Trend detection

For the purposes of Surveillance Insight complaint trend detection, a trend is a defined as a significant and prolonged change in the number of complaints per day that you would expect to see. The trend detection algorithm identifies all such shifts in the complaint counts, either up or down, and presents these in an easy to read user interface.

The following diagram shows one example of a trend: the number of complaints per day for one complaint theme (or complaint type) has been plotted for 30 days. This is trending because the number of complaints started increasing rapidly after June 4th, over and above the normal historic variability.

Diagram showing trend detection example — Figure 1. Trend detection example

The lighter blue line is the raw amount of complaints per day, and is very jagged (noisy) due to the number of complaints varying between weekdays and weekends. To make it easier to understand, Surveillance Insights plots a smoothed line (dark blue line) by taking the average over the previous 7 days on each day. This removes the noise caused by weekdays/weekends. The red dot indicates the day on which the detected trend started.

Business problem

Financial institutions require a method of identifying unusual increases in complaints, and in identifying specific causes of those complaints outside of the usual internal methods. In particular, a method is required for finding sudden increases in the number of complaints that are related to a specific theme that may help in the early detection of a business problem or a customer pain-point.

Approach to solving the business problem

Surveillance Insight uses a combinatorial and statistical approach to systematically check and find groups of related trends that show trending behavior.

All complaints are classified by the Natural Language Classifier and Natural Language Understanding models, and the results are combined with customer data. The result is a set of data points for each complaint such as category, process, product, theme, sub-product, age, zip code, state, gender etc.

Diagram showing the grouped trends — Figure 2. Grouped complaints

The trend detection algorithm groups all of the complaints according to these features. Then the algorithm calculates all of the combinations of these features, and then checks each one to see if a trend can be detected.
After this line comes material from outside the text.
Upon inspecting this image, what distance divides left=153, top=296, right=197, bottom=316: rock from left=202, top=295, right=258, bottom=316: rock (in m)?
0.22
For example, the trend detection algorithm derives all of the combinations of these fields:

complaint category
complaint category + process
complaint category + process + zip code

This forms a hierarchy of complaint types: the top level is very generic (complaint category only) but more specific details appear as further columns are added. For example:

complaint category = ‘burdensome request’, …
complaint category = ‘burdensome request’ + process = ‘Mortgage Application”,
complaint category = ‘burdensome request’ + process = ‘Mortgage Application” + zip code = 90410

The trend detection algorithm then counts the complaints in each combination of feature-value pairs over periods of 30, 60, and 90 days. Each count is evaluated to see if a trend can be found using a trend detection rule. This method enables the detection of cross-feature trends that would otherwise be hard to detect; for example, complaints about loan applications for customers younger than 30 in the mid-western states.

Trend detection rule

Different statistical methods are used to identify trends:

A Mann-Kendall score is a statistical assessment of whether there is a consistent upward or downward trend in the count over time.
A Poisson Distribution Model is a statistical model that is used to evaluate how unusual a point in a time-series is when it is compared to previous points. It helps identify sudden increases (or decreases) in the number of complaints that may help indicate the presence of a trend.
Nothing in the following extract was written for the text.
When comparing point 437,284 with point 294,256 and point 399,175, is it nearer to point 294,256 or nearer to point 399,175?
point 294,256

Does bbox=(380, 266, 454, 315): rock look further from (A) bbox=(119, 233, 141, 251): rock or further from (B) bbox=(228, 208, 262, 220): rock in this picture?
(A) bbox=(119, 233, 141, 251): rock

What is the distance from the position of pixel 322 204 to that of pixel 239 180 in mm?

These statistical measures are combined to determine if a trend is occurring:

a significant and sustained increase (or decrease) in the count
at least one day where the count is unexpectedly large or small given the preceding counts (using a Poisson distribution model)
at least one day greater than the average count
a clearly defined start and end
for an increasing trend, the end-count must be greater than the start-count
for a decreasing trend, the end-count must be less than the start-count

Figure 3. Diagram showing the trend detection rule

The parameters that Surveillance Insight uses to detect trends can be tuned for each customer in the configuration files. The configurable parameters include:

Relative importance of rate of increase or decrease in a trend
Relative importance of absolute count of complaint
Relative importance of consistency of trend: once a trend starts, does it only increase or does it fluctuate?
Duration of trend

Early trend detection

The trend detection algorithm also shows the date on which a time-series began to show a trend. This is called the “early trend detection” date. An example is shown by the red dot in the following diagram.

To explain this better, the chart above also shows a horizontal dotted red line which shows the average number of complaints per day for this combination for the whole 30-day period. The dotted line does not appear in the Surveillance Insight, it is only used for explanation here.
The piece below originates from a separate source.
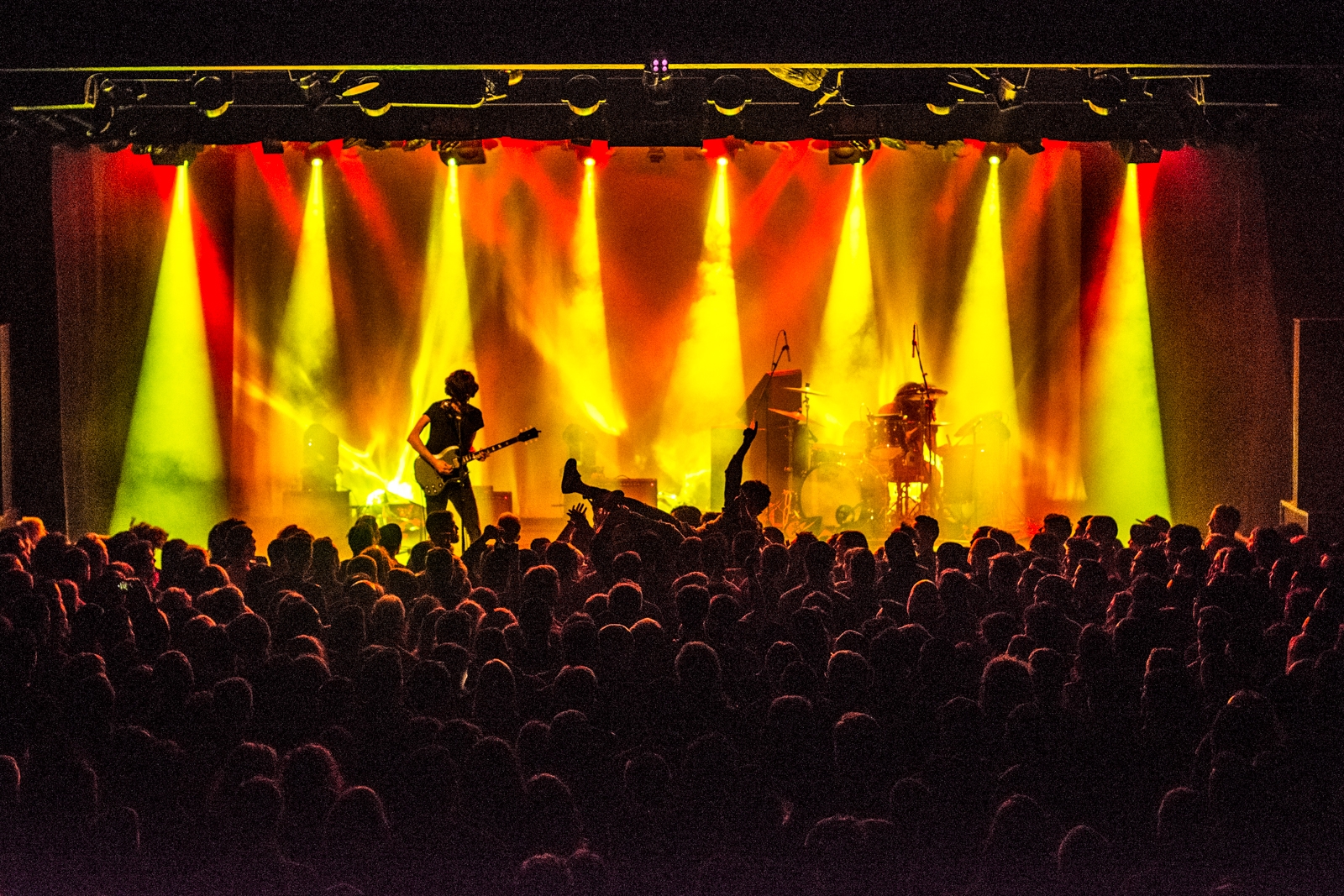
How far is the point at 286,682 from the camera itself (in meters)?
3.66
The red dot shows the earliest date on which a trend was detected because:

All counts after this date are increasing: for example, there is a trend
The red dot shows the first date (in raw count) with a count above the 30-day average
Early Trend Detection is a way of indicating “the trend started on this date…”

Assumptions

Trends are derived based on aggregate data from the complaints meta-data.

The NLC and NLU models which create the meta-data (complaint type, process etc.) have accurately classified the complaints in most of the cases.

Accuracy and limitations

There is no absolute definition of a trend.

Trend detection is a compromise between detecting significant (but possibly small) trends, and ignoring noise due to natural (i.e. random) variability.

Trends may vary widely in terms of number of complaints per day, speed of increase in count per day and other factors. It is difficult to find a “one-size fits all” method that will discover trends for themes at a high level general view (e.g. a countrywide perspective) and also for low level highly specific characteristics. For example, there may tens of thousands of complaints related to ‘delay’ while the count of complaints related to ‘poor customer service for female customers over 50 in New Mexico’ may only contain tens of complaints.